# SET PROBLEM:
Which lines of the records below contain the word "measurable"? Copy out each one, matching case exactly.

# DATASET RECORDS:
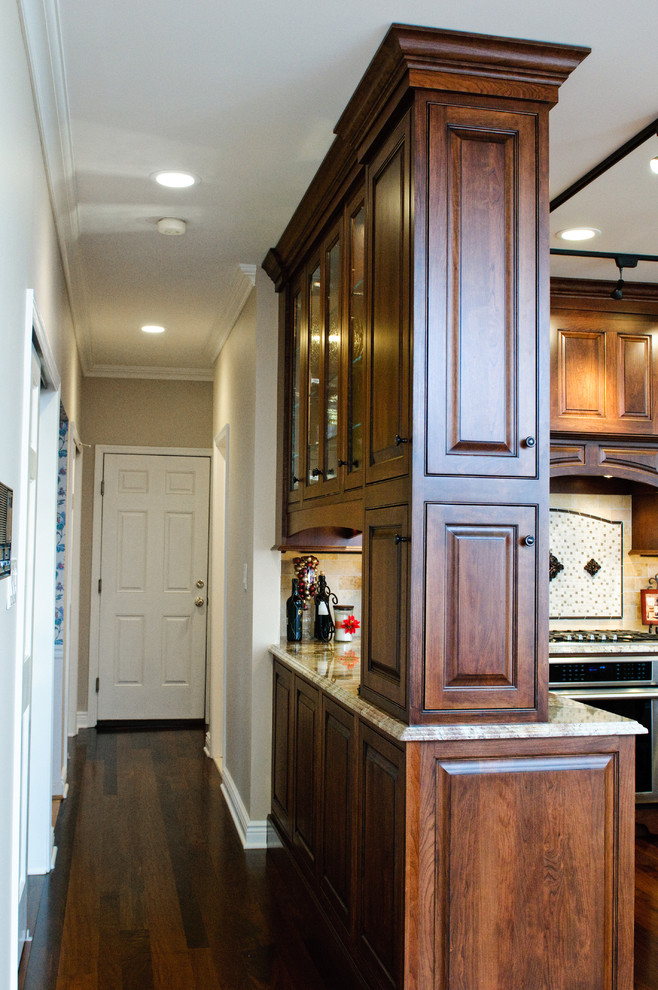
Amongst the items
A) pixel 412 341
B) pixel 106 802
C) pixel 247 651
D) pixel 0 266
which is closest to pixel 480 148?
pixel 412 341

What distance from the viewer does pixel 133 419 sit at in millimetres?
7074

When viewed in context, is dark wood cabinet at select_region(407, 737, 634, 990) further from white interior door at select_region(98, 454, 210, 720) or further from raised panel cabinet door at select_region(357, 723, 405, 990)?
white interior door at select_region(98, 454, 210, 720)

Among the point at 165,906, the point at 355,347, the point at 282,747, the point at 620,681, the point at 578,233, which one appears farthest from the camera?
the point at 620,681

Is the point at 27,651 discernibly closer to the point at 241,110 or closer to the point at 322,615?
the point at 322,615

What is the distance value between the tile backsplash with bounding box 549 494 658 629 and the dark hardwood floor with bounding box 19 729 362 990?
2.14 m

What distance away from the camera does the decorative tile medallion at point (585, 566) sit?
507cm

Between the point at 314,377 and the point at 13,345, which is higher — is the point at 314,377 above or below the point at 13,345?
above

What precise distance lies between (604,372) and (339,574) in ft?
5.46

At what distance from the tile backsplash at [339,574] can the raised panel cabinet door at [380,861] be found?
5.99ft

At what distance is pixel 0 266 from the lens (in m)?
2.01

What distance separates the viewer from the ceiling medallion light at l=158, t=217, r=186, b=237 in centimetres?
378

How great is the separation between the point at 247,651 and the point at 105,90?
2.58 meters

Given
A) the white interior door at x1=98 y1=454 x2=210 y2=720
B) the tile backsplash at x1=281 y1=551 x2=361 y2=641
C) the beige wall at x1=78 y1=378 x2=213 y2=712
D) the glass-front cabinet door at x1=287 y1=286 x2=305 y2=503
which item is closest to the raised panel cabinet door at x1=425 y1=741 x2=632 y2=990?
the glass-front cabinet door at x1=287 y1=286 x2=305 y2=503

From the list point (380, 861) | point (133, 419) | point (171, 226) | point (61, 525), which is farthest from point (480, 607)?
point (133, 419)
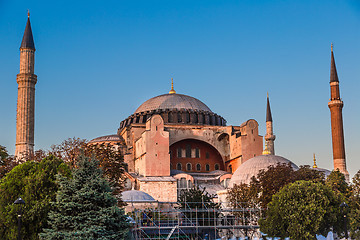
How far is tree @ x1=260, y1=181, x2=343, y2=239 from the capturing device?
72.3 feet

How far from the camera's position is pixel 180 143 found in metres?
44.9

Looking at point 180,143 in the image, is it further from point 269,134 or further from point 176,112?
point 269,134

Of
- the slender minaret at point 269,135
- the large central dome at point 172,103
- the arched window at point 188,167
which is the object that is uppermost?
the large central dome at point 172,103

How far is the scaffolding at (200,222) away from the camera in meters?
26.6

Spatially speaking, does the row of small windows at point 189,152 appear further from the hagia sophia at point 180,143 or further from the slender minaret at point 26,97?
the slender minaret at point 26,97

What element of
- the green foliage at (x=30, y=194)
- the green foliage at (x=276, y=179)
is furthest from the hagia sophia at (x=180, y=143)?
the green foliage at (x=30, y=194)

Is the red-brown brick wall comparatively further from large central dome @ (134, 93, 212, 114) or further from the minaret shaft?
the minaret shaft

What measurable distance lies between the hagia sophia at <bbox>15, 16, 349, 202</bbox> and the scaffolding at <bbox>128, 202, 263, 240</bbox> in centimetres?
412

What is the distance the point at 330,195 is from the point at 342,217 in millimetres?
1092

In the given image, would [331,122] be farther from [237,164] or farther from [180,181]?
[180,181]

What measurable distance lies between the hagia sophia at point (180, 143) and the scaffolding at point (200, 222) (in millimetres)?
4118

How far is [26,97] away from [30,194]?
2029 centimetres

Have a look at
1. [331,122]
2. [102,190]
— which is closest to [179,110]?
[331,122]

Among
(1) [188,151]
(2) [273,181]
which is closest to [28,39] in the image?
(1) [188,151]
* * *
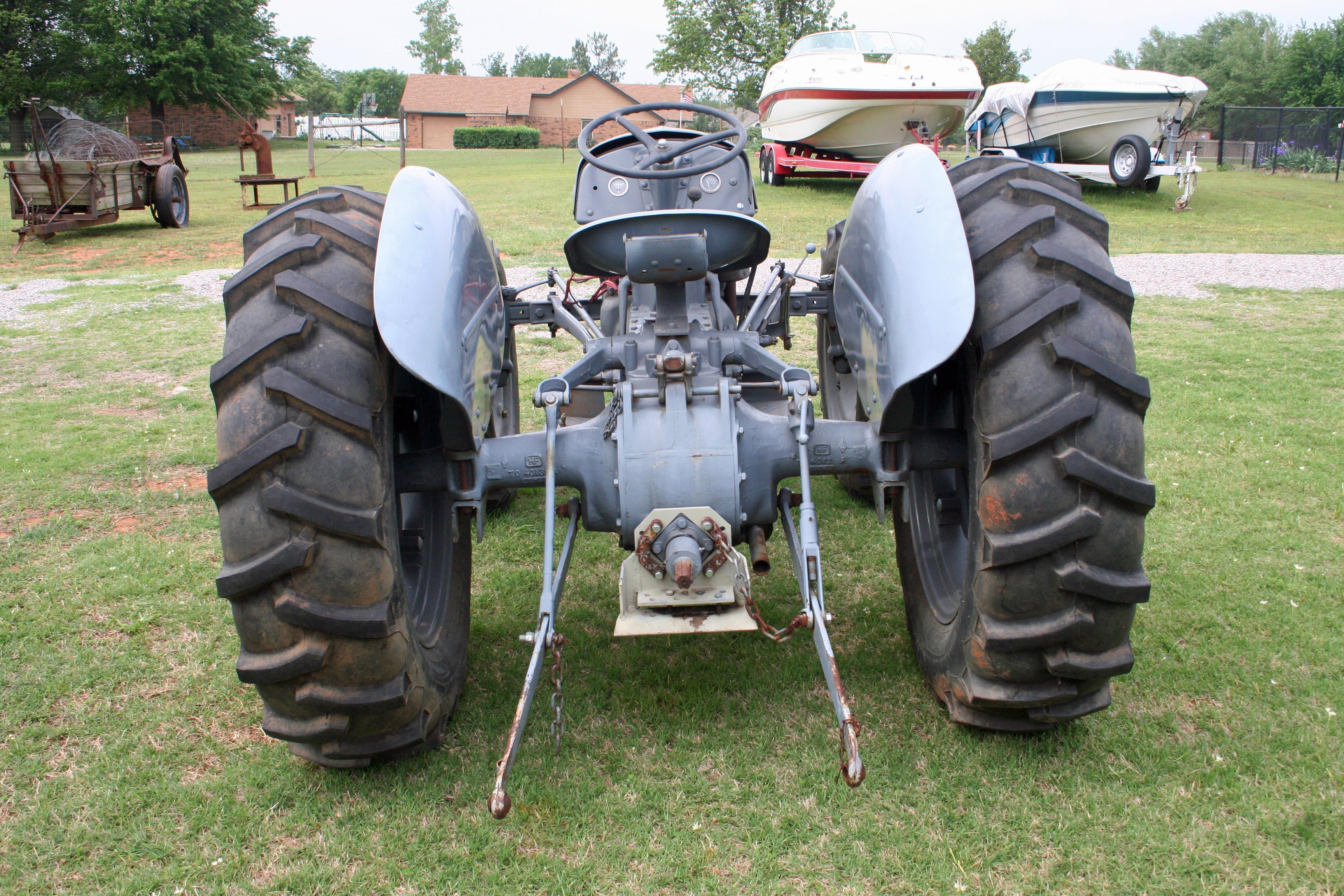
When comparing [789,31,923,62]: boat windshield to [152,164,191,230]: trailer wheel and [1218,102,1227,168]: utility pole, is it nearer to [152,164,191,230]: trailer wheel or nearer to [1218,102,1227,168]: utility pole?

# WRITTEN ANSWER:
What measurable distance lies between the hagia sophia at <bbox>15, 16, 349, 202</bbox> and the scaffolding at <bbox>128, 202, 263, 240</bbox> in centimetres?
What measurable distance lies between the hagia sophia at point (180, 143) and the scaffolding at point (200, 222) (in millimetres)?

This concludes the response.